The trading environment remained "challenging", Johnston said, as publishers continue to be hit by advertisers increasingly moving on to online platforms like Facebook.
The media company, housing titles such as "The Scotsman", "The Yorkshire Post" and "i", reported revenue from continuing operations in 2017 dropped by 9.5% to GBP201.6 million from GBP222.7 million in 2016, due to a 20% year-on-year drop from print advertising revenue, compared to a 8.1% rise in digital advertising.
"Classified advertising remains weak, but is now a significantly smaller portion of the group accounting for just 13 per cent of revenues in the quarter, following our investment in digital and the i".

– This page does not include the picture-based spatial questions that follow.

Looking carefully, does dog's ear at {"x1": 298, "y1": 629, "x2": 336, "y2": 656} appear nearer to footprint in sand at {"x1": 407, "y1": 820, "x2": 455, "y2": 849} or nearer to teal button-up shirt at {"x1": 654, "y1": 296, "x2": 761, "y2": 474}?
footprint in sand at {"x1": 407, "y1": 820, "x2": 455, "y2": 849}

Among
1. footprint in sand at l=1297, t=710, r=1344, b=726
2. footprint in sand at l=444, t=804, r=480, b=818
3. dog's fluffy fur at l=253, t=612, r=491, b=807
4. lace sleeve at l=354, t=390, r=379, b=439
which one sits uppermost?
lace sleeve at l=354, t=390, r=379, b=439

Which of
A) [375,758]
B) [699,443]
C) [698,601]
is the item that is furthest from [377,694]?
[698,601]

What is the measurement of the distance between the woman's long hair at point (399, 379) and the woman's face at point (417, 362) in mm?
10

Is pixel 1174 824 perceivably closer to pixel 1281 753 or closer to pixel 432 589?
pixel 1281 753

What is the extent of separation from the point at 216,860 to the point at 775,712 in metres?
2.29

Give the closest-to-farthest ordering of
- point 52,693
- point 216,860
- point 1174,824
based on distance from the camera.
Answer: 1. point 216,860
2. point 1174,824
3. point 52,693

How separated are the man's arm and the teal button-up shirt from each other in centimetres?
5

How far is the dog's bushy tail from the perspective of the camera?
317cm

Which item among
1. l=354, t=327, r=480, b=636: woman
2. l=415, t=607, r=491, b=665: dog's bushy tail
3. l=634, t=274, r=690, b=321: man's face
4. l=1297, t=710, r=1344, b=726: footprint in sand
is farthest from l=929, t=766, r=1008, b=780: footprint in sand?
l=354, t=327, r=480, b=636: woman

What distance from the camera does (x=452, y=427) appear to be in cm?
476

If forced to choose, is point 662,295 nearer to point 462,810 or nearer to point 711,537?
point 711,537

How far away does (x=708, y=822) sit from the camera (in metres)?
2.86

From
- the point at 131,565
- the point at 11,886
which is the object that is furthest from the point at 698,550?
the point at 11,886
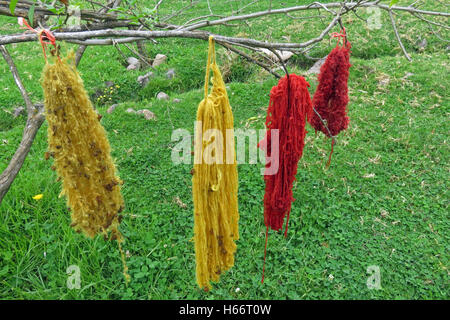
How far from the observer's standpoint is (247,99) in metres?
4.73

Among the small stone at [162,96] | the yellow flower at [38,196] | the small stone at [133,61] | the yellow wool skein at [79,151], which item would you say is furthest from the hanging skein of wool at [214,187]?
the small stone at [133,61]

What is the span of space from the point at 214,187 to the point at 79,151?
2.20 feet

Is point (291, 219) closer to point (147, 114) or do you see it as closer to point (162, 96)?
point (147, 114)

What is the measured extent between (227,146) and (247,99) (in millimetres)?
3400

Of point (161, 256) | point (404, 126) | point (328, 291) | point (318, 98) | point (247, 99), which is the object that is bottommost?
point (328, 291)

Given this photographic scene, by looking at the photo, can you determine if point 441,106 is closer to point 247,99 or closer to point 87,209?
point 247,99

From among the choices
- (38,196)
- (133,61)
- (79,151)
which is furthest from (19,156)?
(133,61)

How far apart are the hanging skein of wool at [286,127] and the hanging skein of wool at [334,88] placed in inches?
29.6

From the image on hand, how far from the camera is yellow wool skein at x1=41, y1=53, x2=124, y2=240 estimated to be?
131 cm

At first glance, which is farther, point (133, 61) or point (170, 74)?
point (133, 61)

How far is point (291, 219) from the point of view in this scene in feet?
9.71

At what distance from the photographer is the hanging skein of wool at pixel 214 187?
4.51 feet

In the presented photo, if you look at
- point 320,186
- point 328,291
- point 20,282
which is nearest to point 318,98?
point 320,186

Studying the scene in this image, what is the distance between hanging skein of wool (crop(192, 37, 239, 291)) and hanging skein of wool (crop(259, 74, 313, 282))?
1.02 ft
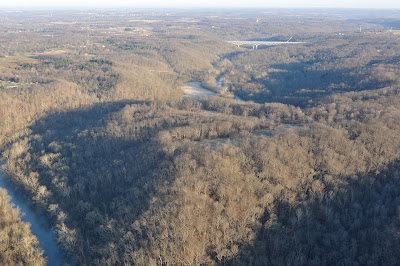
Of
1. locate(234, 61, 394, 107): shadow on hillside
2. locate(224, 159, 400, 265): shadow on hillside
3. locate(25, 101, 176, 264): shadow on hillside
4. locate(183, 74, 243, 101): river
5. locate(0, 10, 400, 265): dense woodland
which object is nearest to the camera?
locate(224, 159, 400, 265): shadow on hillside

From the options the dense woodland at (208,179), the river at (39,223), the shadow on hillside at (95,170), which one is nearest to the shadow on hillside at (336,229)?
A: the dense woodland at (208,179)

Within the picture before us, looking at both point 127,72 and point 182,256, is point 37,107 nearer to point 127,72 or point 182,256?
point 127,72

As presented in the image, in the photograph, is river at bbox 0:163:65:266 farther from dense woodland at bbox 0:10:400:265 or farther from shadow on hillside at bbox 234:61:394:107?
shadow on hillside at bbox 234:61:394:107

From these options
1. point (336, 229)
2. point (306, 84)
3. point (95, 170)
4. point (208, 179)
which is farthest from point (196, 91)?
point (336, 229)

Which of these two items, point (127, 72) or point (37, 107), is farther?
point (127, 72)

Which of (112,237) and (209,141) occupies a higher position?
(209,141)

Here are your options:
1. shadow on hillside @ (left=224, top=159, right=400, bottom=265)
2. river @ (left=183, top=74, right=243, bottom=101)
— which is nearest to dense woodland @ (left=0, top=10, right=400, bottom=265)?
shadow on hillside @ (left=224, top=159, right=400, bottom=265)

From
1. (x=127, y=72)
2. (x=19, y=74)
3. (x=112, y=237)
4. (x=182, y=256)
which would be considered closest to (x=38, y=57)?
(x=19, y=74)

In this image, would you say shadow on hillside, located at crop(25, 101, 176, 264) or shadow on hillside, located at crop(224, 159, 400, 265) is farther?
shadow on hillside, located at crop(25, 101, 176, 264)
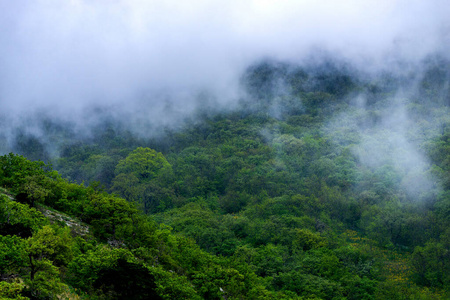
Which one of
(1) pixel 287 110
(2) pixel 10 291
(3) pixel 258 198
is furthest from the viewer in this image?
(1) pixel 287 110

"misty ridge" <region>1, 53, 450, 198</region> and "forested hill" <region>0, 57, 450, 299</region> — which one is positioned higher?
"misty ridge" <region>1, 53, 450, 198</region>

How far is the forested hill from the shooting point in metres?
25.8

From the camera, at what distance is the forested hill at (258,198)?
25.8m

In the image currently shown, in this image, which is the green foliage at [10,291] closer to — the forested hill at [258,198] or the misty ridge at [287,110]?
the forested hill at [258,198]

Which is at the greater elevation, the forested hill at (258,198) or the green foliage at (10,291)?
the forested hill at (258,198)

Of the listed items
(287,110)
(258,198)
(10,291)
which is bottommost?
(10,291)

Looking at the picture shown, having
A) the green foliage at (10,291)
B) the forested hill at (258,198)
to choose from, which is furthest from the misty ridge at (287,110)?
the green foliage at (10,291)

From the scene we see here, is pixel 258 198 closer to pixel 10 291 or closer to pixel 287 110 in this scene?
pixel 10 291

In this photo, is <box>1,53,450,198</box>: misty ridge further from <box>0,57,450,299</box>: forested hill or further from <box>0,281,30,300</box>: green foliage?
<box>0,281,30,300</box>: green foliage

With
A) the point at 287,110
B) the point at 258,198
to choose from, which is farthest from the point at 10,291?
the point at 287,110

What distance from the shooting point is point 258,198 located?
63281mm

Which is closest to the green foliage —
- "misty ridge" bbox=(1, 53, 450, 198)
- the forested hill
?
the forested hill

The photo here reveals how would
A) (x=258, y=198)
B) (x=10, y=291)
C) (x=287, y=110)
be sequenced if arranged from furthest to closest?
(x=287, y=110) → (x=258, y=198) → (x=10, y=291)

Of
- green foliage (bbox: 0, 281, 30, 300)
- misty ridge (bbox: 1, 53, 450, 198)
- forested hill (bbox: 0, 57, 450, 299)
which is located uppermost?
misty ridge (bbox: 1, 53, 450, 198)
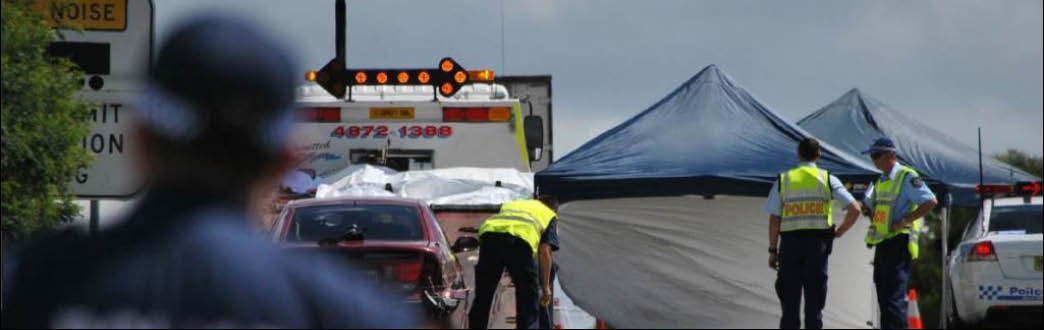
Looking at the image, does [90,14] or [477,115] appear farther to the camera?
[477,115]

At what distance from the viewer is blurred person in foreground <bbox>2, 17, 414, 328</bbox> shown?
2459 millimetres

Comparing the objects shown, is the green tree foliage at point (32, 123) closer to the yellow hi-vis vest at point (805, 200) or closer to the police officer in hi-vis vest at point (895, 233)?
the yellow hi-vis vest at point (805, 200)

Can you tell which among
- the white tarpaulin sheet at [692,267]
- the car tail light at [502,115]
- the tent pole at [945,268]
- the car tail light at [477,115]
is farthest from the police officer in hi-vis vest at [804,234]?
the car tail light at [477,115]

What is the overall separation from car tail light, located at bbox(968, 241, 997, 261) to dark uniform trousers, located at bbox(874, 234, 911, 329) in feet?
9.51

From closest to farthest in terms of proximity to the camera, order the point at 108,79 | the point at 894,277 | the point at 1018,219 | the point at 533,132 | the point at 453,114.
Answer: the point at 108,79 → the point at 894,277 → the point at 1018,219 → the point at 533,132 → the point at 453,114

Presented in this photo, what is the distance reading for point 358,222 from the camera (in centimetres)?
1295

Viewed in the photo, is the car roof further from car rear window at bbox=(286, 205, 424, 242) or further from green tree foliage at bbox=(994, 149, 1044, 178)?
green tree foliage at bbox=(994, 149, 1044, 178)

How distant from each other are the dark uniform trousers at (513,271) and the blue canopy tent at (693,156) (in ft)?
4.87

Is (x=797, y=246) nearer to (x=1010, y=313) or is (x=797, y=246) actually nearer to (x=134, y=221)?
(x=1010, y=313)

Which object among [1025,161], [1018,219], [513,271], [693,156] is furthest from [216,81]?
[1025,161]

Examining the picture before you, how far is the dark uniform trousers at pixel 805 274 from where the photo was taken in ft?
38.8

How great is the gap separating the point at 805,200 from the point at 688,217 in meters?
3.54

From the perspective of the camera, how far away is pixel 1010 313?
48.3ft

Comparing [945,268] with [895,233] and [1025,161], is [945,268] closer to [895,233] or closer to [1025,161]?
[895,233]
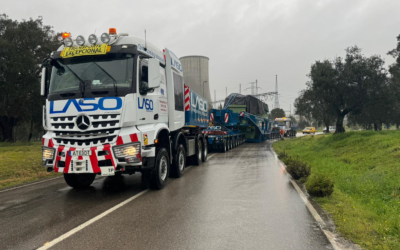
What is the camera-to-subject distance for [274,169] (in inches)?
442

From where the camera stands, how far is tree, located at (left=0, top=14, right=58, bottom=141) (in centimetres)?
2516

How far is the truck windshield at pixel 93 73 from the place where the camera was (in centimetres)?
651

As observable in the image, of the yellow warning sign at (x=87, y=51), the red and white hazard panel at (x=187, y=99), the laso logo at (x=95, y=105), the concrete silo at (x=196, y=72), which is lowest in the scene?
the laso logo at (x=95, y=105)

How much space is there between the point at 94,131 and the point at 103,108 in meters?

Johnston Press said it had traded in line with its expectations in the first quarter of 2018, with higher adjusted core earnings.
"Comparatives do get harder and we expect to see continued pressure on revenues, and the requirement for cost savings", the company added. "During 2018 we will continue to selectively invest in the business, with a focus on digital, journalists, and content generation".
Chief executive Ashley Highfield praised the newspaper's "exceptional" performance and said the relaunch of the Saturday edition, in September previous year, had led to a 4 per cent increase in sales.
"The strategic review of financing options is ongoing and discussions with our various stakeholders are progressing".
Shares in Johnston Press were flat today at around 8.9p.